TEXT PASSAGE START
Burning trash takes up less space than burying it, so for crowded places like the industrial cities of China, incineration is an attractive waste management option. As a bonus, the heat energy thrown off by converting trash to ash can be used to make electricity from a free and reliable fuel source. But this low-tech, two-for-one benefit is not always the heroic solution it appears to be.
Poorly designed incinerators are dirty contraptions. They pile up toxic ash and can foul the air with dangerous pollutants such as dioxin. And according to this New York Times article, although incinerators have the heaviest impact on the health of people living around them, some of their pollutants can carry across oceans. That makes them everyone’s problem.
Convincing a nation to internalize the cost of effective environmental regulation is a tough sell. Lax standards are a socio-economic phenomenon. The focus on increasing income and economic prosperity in developing countries usually takes precedence over environmental stewardship. Yet technology has the potential to allow both to coexist by creating better ways to deal with waste.
High temperature gasification delivers the energy benefits of traditional waste-to-energy processes, but does so more efficiently and more cleanly than traditional incinerators can. The gasification reaction converts feedstock to carbon monoxide and hydrogen at elevated temperatures. This discourages the formation of the most toxic byproducts. The process also uses minimal oxygen to more fully consume the feedstock and to increase the amount of usable energy that can extracted.
Waste-to-energy can be a viable win-win solution, but doing it responsibly requires the conviction to invest in new technology.
TEXT PASSAGE END
# PROBLEM
Please answer from the passage on waste incineration: into what does the gasification reaction convert feedstock?
EXTRACTED RECORDS START
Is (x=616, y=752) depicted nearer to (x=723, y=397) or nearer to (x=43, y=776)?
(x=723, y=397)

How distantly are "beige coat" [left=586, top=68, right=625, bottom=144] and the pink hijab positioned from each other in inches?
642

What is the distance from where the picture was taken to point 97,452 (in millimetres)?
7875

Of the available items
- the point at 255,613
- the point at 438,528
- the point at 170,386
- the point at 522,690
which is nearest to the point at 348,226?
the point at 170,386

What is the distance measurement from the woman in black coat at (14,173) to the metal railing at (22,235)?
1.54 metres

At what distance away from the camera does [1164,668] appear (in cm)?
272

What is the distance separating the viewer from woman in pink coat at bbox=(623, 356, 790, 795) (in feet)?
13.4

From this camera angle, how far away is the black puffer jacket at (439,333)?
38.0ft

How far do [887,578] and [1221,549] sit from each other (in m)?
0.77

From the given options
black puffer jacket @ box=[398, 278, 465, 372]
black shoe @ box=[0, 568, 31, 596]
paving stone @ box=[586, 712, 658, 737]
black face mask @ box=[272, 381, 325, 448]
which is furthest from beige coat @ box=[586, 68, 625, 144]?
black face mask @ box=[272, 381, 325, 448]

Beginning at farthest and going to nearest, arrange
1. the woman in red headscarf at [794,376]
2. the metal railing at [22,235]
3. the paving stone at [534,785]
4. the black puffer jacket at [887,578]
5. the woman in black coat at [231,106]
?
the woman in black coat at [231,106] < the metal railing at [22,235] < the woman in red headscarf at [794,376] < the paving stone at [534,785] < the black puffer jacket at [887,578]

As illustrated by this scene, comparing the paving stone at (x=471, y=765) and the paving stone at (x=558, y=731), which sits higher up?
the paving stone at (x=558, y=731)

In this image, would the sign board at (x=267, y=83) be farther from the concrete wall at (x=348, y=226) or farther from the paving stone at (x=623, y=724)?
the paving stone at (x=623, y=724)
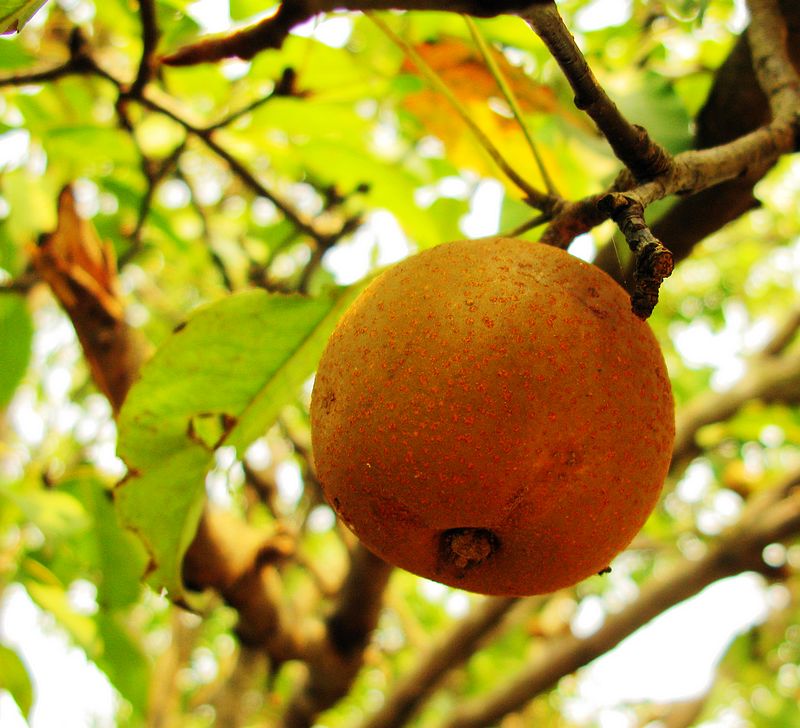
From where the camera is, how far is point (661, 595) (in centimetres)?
210

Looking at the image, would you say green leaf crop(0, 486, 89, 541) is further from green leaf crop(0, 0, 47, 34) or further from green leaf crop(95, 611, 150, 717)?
green leaf crop(0, 0, 47, 34)

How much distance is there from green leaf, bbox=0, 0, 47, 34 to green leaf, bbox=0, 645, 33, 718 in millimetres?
1282

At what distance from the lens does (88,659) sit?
1.57m

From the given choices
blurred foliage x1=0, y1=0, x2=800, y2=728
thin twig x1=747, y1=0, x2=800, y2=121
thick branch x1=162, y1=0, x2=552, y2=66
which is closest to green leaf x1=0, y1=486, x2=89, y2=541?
blurred foliage x1=0, y1=0, x2=800, y2=728

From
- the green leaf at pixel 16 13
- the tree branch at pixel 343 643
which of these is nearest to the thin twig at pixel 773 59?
the green leaf at pixel 16 13

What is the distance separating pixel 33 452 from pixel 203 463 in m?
2.90

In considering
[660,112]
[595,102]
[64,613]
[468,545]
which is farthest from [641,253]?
[64,613]

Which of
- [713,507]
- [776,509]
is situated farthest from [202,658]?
[776,509]

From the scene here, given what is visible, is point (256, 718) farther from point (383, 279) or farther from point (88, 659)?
point (383, 279)

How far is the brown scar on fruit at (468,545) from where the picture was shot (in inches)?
29.6

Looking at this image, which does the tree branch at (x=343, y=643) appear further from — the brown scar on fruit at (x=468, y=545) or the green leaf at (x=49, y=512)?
the brown scar on fruit at (x=468, y=545)

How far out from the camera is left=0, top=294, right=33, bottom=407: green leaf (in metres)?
1.88

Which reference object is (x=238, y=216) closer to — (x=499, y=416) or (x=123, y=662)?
(x=123, y=662)

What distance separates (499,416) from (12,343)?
1.58 meters
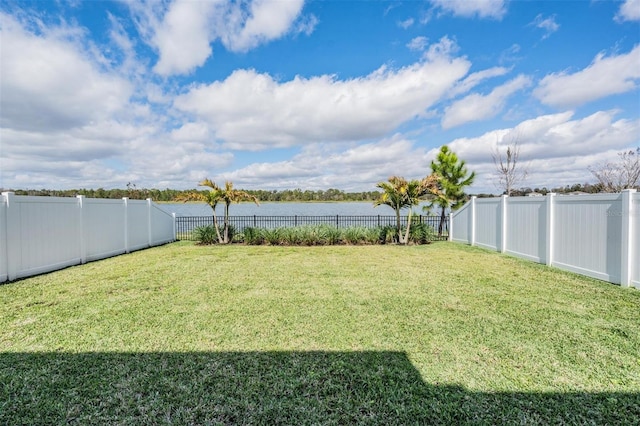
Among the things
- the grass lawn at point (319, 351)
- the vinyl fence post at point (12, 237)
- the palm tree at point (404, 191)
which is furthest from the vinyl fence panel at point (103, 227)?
the palm tree at point (404, 191)

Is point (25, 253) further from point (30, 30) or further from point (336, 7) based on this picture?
point (336, 7)

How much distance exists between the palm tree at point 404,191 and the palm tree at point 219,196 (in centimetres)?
501

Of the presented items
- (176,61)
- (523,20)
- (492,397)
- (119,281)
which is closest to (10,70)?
(176,61)

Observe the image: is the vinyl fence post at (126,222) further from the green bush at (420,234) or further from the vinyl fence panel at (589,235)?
the vinyl fence panel at (589,235)

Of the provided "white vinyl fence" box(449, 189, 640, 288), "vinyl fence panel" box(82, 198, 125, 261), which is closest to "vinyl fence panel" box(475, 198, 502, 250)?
"white vinyl fence" box(449, 189, 640, 288)

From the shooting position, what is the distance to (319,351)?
3057 mm

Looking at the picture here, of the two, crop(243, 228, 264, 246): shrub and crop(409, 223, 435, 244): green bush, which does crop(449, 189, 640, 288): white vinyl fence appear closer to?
crop(409, 223, 435, 244): green bush

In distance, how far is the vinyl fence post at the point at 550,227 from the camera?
7.10 m

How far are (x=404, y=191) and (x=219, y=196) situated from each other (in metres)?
6.91

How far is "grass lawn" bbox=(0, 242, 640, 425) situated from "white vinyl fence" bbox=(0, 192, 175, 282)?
65cm

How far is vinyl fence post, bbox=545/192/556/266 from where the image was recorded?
710 cm

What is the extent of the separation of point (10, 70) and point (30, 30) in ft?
7.35


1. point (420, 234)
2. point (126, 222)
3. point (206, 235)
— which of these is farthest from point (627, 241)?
point (126, 222)

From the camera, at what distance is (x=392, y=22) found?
9.17m
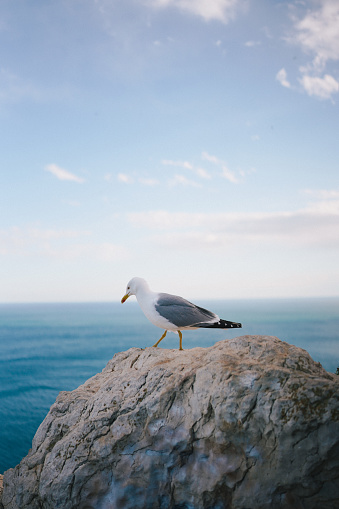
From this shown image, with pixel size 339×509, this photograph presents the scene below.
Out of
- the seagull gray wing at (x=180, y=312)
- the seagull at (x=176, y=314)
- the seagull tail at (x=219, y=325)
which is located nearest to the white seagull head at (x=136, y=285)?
the seagull at (x=176, y=314)

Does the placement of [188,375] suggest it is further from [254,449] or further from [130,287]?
[130,287]

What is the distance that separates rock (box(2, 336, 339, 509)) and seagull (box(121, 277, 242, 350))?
24.1 inches

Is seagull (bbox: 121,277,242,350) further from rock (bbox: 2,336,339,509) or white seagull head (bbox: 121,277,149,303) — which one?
rock (bbox: 2,336,339,509)

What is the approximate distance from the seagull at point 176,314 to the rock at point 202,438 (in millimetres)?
613

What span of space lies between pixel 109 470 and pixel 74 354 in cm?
6397

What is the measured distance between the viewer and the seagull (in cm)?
755

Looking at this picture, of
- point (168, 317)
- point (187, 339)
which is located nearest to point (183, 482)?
point (168, 317)

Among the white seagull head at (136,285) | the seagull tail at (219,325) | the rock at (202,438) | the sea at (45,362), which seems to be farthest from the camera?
the sea at (45,362)

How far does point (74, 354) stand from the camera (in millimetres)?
66750

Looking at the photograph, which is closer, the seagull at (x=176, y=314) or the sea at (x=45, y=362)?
the seagull at (x=176, y=314)

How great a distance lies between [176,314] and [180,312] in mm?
90

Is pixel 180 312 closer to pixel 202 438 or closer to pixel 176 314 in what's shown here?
pixel 176 314

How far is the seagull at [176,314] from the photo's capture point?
7547mm

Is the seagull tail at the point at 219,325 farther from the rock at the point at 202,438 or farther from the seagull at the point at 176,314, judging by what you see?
the rock at the point at 202,438
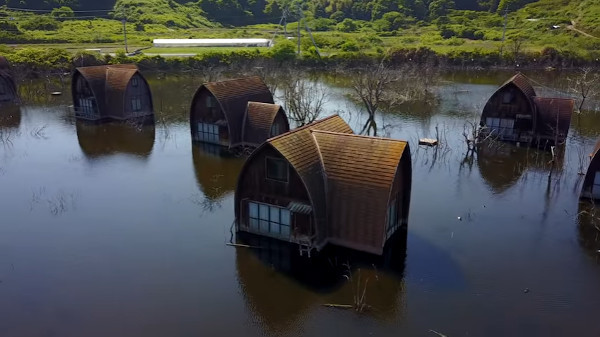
EXTRACTED RECORDS END
# OUTPUT
Carbon monoxide and hydrogen.